Il est près de minuit quand j’entends des témoignages poignants de la tragédie en cours à Beit Lahya, tout au nord de l’enclave, pratiquement coupée du monde depuis le début du mois d’octobre 2024. L’expression de nettoyage ethnique ne semble pas excessive pour qualifier l’expulsion méthodique de la population, la destruction tout aussi méthodique des bâtiments et le ciblage des derniers lieux de vie organisés que sont les hôpitaux. Je suis à peine de retour dans la bande de Gaza que me submerge déjà la tragédie de ce territoire assiégé.

Le ciel est couvert le lendemain matin, avec des averses intermittentes, tandis que je repars vers Khan Younès, cette fois par la route côtière. De part et d’autre, les tentes se succèdent sur des kilomètres, certains déplacés ayant planté leurs abris de fortune sur la plage, bravant les bourrasques et les rouleaux. Des enseignes surnagent, annonçant un salon de coiffure, une cafétéria ou une boutique aux noms d’autant plus alléchants qu’ils ne masquent que le manque. (…)

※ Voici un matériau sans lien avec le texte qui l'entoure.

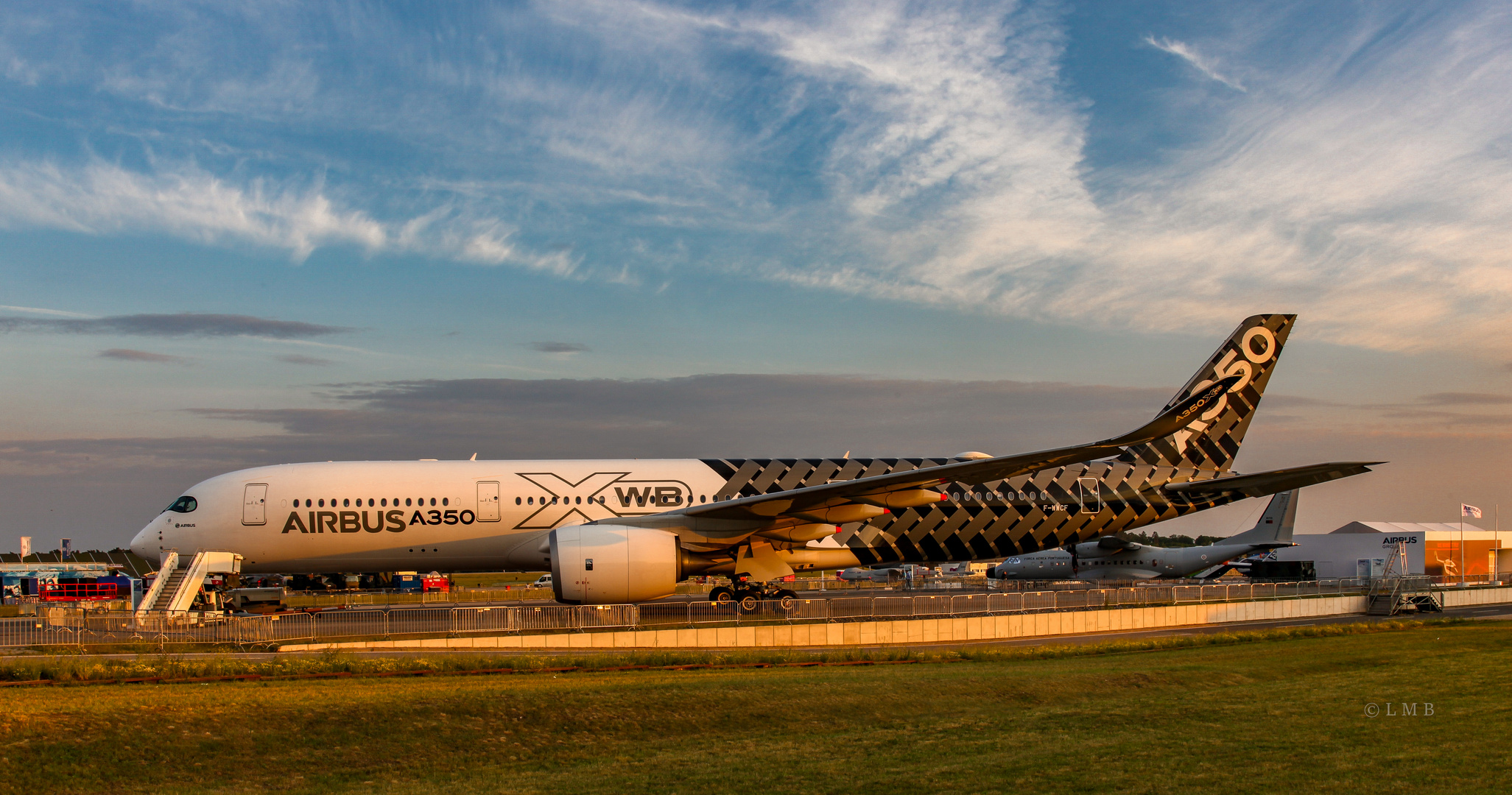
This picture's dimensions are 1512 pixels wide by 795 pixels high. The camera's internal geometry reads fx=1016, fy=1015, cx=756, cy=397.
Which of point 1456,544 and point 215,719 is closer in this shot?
point 215,719

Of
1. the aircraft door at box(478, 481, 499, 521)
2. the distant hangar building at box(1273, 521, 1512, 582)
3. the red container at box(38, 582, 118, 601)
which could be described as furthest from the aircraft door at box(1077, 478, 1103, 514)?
the distant hangar building at box(1273, 521, 1512, 582)

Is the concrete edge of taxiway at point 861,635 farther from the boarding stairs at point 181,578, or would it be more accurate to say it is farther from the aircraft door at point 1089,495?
the boarding stairs at point 181,578

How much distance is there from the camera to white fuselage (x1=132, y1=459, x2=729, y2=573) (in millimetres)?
24812

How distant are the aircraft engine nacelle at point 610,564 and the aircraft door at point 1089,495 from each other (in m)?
11.5

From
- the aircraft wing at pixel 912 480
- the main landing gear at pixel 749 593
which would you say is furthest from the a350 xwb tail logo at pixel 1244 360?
the main landing gear at pixel 749 593

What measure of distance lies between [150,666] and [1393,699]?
16688 millimetres

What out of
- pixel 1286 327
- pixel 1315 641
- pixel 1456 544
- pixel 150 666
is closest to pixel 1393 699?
pixel 1315 641

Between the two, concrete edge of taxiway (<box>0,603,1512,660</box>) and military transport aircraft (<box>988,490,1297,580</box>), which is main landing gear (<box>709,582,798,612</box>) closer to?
concrete edge of taxiway (<box>0,603,1512,660</box>)

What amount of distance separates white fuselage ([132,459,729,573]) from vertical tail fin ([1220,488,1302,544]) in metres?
43.2

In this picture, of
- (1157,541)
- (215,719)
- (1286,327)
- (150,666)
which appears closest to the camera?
(215,719)

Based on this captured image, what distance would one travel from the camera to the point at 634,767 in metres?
9.04

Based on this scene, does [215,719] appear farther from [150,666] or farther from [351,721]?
[150,666]

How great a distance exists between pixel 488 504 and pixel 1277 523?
158 ft

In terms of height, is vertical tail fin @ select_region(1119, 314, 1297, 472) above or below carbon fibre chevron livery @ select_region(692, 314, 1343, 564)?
above
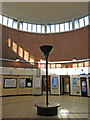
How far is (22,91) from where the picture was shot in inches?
529

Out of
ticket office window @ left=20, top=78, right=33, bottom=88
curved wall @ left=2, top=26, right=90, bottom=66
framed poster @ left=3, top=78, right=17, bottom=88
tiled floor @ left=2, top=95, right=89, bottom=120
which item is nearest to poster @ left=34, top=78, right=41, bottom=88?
ticket office window @ left=20, top=78, right=33, bottom=88

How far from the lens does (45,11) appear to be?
40.7 ft

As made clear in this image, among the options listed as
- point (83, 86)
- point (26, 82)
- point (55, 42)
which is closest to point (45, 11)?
point (55, 42)

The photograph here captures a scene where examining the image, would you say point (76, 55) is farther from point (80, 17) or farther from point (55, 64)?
point (80, 17)

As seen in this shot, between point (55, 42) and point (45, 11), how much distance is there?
368cm

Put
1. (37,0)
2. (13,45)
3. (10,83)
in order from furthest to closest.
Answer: (13,45) < (10,83) < (37,0)

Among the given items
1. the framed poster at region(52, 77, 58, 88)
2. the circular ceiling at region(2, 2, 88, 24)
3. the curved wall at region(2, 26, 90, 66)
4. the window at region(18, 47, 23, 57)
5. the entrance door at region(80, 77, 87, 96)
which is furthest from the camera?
the window at region(18, 47, 23, 57)

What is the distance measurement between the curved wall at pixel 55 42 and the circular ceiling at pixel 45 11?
152cm

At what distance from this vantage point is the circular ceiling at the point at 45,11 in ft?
36.8

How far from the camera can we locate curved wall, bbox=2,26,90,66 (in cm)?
1311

Dès le premier contact, les souvenirs de tant d’épreuves endurées débordent, dominés par l’invocation du foyer perdu, là-bas, ailleurs, dans les zones de combat et d’occupation, au nord, au centre, au sud, jusqu’à se retrouver parqués dans ce qui n’était auparavant qu’un immense terrain vague. On me raconte les morts, les disparus, les dépouilles toujours ensevelies sous les décombres, les fuites affolées, la peur au ventre, en serrant contre soi les enfants, les déplacements une fois, deux fois, dix fois, la douleur et la perte, le deuil et l’horreur. J’avais compris depuis longtemps que la Gaza que j’avais connue et arpentée n’existait plus. Maintenant je le sais. Et il me reste un mois pour appréhender une réalité aussi poignante.

En cette fin de 2024, les évaluations par l’ONU de la catastrophe humanitaire donnent le tournis : 87 % des bâtiments d’habitation (soit 411 000) ont été détruits totalement (141 000), sévèrement ou partiellement (270 000). Plus de 80 % des commerces et deux tiers du réseau routier sont hors d’usage. 1,9 million de femmes, d’hommes et d’enfants ont dû fuir d’une à dix fois, une enquête menée auprès des 800 employés locaux de MSF livrant une moyenne de cinq déplacements consécutifs.

Mais, derrière les données patiemment collectées par les organisations humanitaires, il y a la réalité des décharges à ciel ouvert où grouillent des enfants nu-pieds. Il y a les tentes de plastique qui vacillent sous le vent et la pluie, avec un simple balai pour soutenir l’ersatz de plafond et écluser les fuites à répétition. Il y a les trous creusés dans le sable en guise de sanitaires, avec une sommaire cloison de bâches pour préserver une illusion d’intimité. Il y a les puits domestiques forés à l’arrache au coin de la tente. Il y a la puanteur des cloaques de boue stagnante que l’humidité persistante interdit d’assécher.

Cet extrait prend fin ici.